AF : Alors, venons-en maintenant justement aux thèmes principaux du livre et à Jed Martin d’abord –nous parlerons de l’Art, peut-être du Travail et du Tourisme. Jed Martin, c’est votre héros, c’est celui qu’on suit de bout en bout jusqu’à une fin qui va au-delà de notre présent, un procédé déjà utilisé dans « Les particules élémentaires »… Pourquoi avoir choisi un peintre ?

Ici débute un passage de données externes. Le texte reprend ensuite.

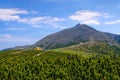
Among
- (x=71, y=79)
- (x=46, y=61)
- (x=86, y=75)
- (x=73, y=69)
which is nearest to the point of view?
(x=71, y=79)

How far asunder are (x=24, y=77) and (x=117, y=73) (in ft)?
177

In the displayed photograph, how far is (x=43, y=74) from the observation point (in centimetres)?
15200

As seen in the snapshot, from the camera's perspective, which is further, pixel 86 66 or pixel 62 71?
pixel 86 66

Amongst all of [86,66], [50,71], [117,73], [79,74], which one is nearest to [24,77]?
[50,71]

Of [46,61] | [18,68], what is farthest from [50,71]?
[46,61]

MH : La vraie raison, la plus profonde, je dirai que, plus que les écrivains, les gens qui travaillent dans les arts visuels à leur actuel, peuvent être soumis –s’ils sont honnêtes- à des révisions déchirantes de leur propre pratique parce que les possibilités d’expression qui leur sont offertes sont énormes en fait, ils ont une liberté totale, donc ils peuvent changer de manière et de sujet très brutalement. Et ce sont des moments imprévisibles à tout le monde y compris à eux-mêmes. Donc, j’avais besoin de moments comme ceux-là, je voulais décrire ce genre de moment.

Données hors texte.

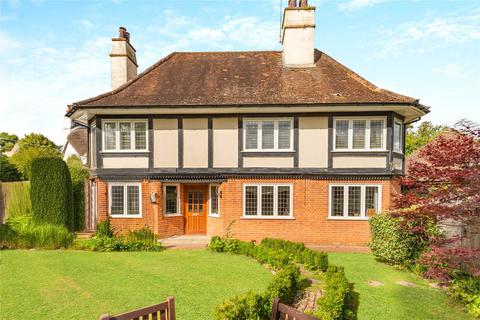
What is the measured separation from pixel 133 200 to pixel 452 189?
1193 centimetres

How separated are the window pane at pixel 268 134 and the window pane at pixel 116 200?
→ 22.9ft

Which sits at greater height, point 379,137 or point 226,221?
point 379,137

AF : Est-ce que vous avez pensé à un peintre en particulier ?

MH : Non ! [AF : Pas du tout ?] Non non non, je lui ai donné vraiment comme sujets ceux que j’aurais pris moi-même si j’avais été artiste…

AF : Justement c’est aussi ce que je me suis dit en vous lisant, Michel Houellebecq. Donc, ce peintre, à un moment donné de sa production, choisit de revenir à la peinture lorsqu’il veut présenter des métiers ou des hommes de métier. Et puis, il y a une peinture, une toile qu’il n’achève pas mais que vous décrivez très précisément : « Jeff Koons, Damien Hirst se partageant le marché de l’art ». D’un côté –vous le dites un peu plus tard dans le roman-, le fun, le sexe, le kitch, de l’autre, le trash, la mort, le cynisme. Et il m’a semblé, à vous lire -et vous me direz si je me trompe-, que Jed Martin incarnait une possibilité oubliée ou inexplorée par l’Art Contemporain, fourvoyé qu’il est ou qu’il semble être dans le cliché critique ou dans la provocation infantile. Jeff Koons et Damien Hirst pourraient être deux illustrations antinomiques parce qu’il y a quand même chez Jed Martin le souci, comme les grands peintres du passé, de développer du monde une vision à la fois cohérente et innovante. Il dit, de lui-même, qu’il s’agit de décrire par la peinture les différents rouages qui concourent au fonctionnement d’une société. Donc, il assigne à la peinture une fonction d’élucidation, de connaissance, de découverte qui semble un peu négligée par les installations et les provocations de l’Art Contemporain. Et on se dit en vous lisant – et en voyant cette œuvre à tous ses stades- : dommage qu’un tel artiste n’existe pas !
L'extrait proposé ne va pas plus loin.